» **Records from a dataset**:

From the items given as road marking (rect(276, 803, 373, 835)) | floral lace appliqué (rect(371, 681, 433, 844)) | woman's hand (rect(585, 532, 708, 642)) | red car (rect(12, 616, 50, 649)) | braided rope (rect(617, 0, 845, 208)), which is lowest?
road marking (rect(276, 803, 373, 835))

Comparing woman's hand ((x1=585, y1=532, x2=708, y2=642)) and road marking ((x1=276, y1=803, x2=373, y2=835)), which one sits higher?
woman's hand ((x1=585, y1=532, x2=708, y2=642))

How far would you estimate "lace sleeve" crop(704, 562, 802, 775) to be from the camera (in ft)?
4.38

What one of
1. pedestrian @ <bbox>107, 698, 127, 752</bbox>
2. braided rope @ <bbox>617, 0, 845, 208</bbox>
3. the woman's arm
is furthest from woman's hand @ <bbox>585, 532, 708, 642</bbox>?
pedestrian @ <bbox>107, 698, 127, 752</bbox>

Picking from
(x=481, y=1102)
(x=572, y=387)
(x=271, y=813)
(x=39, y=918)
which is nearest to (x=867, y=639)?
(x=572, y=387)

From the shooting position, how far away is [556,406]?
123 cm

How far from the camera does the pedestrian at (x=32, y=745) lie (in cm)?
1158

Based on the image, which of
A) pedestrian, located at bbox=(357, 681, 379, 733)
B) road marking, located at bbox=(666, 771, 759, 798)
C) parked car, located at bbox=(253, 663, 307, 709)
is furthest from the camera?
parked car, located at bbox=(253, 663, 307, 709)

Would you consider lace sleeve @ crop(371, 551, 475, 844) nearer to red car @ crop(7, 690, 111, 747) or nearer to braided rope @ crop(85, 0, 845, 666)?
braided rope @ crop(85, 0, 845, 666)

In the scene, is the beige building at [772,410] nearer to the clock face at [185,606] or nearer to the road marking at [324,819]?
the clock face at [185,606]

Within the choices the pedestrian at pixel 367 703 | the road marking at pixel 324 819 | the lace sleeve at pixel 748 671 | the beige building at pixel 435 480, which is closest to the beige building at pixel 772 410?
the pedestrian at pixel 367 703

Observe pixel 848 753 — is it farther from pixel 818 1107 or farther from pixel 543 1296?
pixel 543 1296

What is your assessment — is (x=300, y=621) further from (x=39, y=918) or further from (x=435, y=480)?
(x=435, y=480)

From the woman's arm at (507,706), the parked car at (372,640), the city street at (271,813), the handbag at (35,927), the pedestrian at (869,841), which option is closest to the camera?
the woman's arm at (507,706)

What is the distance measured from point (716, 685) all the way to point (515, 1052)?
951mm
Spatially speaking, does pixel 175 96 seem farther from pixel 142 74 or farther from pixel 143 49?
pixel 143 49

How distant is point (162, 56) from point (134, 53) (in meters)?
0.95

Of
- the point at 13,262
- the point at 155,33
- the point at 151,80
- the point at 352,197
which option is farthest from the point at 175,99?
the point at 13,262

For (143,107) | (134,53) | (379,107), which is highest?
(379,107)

» **Problem to solve**: Starting at the line that contains "What is the", quote each remaining line of the entries above, unchanged.

» **Reply to the task**:
What is the distance measured from point (716, 685) all the way to point (515, 1052)?
951mm
Spatially speaking, does pixel 175 96 seem farther from pixel 142 74 or farther from pixel 143 49?
pixel 143 49

How distant is point (162, 56) from point (134, 53) (in meters)?
0.95

Of
- the point at 13,262
- the point at 155,33
- the point at 151,80
- the point at 352,197
which option is farthest from the point at 175,99?
the point at 13,262

For (143,107) | (134,53) | (379,107), which is highest?
(379,107)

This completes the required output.